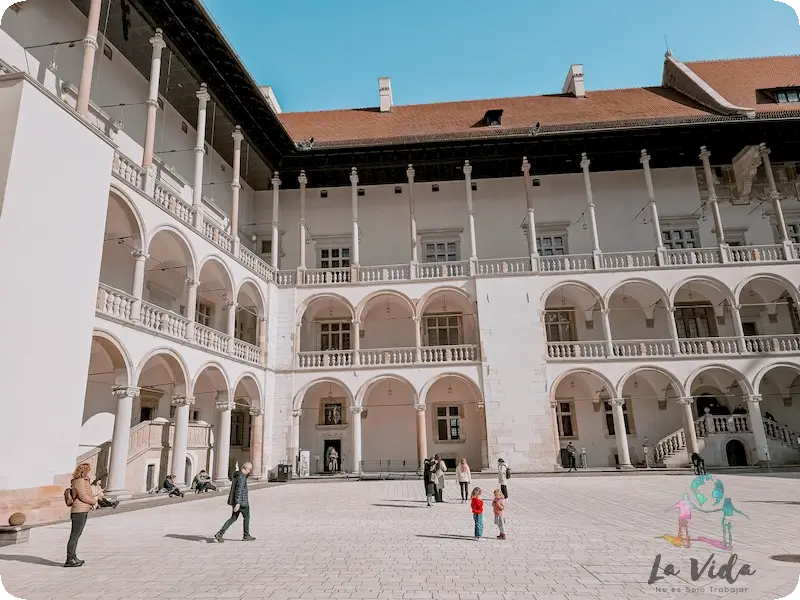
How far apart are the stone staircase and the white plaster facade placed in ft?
0.25

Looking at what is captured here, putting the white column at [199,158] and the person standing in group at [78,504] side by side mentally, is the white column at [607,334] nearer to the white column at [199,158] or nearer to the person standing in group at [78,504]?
the white column at [199,158]

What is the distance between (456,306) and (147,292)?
1243 centimetres

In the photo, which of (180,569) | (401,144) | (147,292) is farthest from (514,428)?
(180,569)

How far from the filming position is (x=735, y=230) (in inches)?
870

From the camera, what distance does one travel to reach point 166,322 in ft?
45.5

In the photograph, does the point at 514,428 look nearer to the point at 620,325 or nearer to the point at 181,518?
the point at 620,325

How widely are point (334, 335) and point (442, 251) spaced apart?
623cm

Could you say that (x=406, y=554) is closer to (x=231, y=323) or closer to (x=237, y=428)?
(x=231, y=323)

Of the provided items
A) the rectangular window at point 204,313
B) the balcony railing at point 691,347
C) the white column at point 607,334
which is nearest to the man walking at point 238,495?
the rectangular window at point 204,313

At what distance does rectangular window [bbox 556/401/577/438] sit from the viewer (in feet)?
70.1

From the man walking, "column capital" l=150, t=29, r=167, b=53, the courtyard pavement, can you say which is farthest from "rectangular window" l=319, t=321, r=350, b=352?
the man walking

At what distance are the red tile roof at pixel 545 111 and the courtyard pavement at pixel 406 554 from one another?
53.5 feet

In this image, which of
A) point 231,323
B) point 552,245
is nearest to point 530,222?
point 552,245

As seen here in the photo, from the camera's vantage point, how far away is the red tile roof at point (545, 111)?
22938 mm
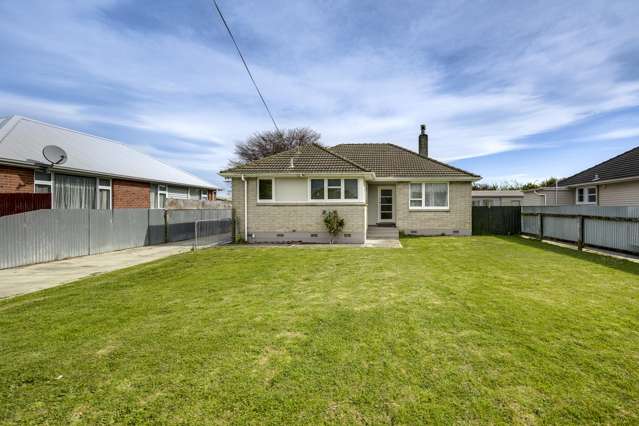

++++++++

The problem ▸
Reproduce every row above verbatim, leaving out the pictures.

Response to the task ▸
How far apart are the stone staircase and the white plaster facade placed in ft?
0.25

Looking at what is captured here, putting the white column at [199,158] and the person standing in group at [78,504] side by side mentally, is the white column at [607,334] nearer to the white column at [199,158] or nearer to the person standing in group at [78,504]?
the white column at [199,158]

What is the distance between (456,306) and (147,292)?
1243 centimetres

In the photo, which of (180,569) | (401,144) | (147,292) is farthest from (514,428)?
(180,569)

How far from the filming position is (x=735, y=230) (in inches)?
870

From the camera, what distance does one travel to reach point 166,322 in ft?
45.5

In the photograph, does the point at 514,428 look nearer to the point at 620,325 or nearer to the point at 181,518?
the point at 620,325

How widely are point (334, 335) and point (442, 251) spaced apart?
623cm

Could you say that (x=406, y=554) is closer to (x=231, y=323) or closer to (x=237, y=428)?
(x=231, y=323)

Of the provided items
A) the rectangular window at point 204,313
B) the balcony railing at point 691,347
C) the white column at point 607,334
which is nearest to the man walking at point 238,495?
the rectangular window at point 204,313

At what distance does rectangular window [bbox 556/401/577/438] sit from the viewer (in feet)?
70.1

From the man walking, "column capital" l=150, t=29, r=167, b=53, the courtyard pavement, can you say which is farthest from "rectangular window" l=319, t=321, r=350, b=352?
the man walking

At what distance are the red tile roof at pixel 545 111 and the courtyard pavement at pixel 406 554 from one another?
53.5 feet

In this image, which of
A) point 231,323
B) point 552,245
is nearest to point 530,222?
point 552,245

As seen here in the photo, from the camera's vantage point, how far away is the red tile roof at point (545, 111)?
22938 mm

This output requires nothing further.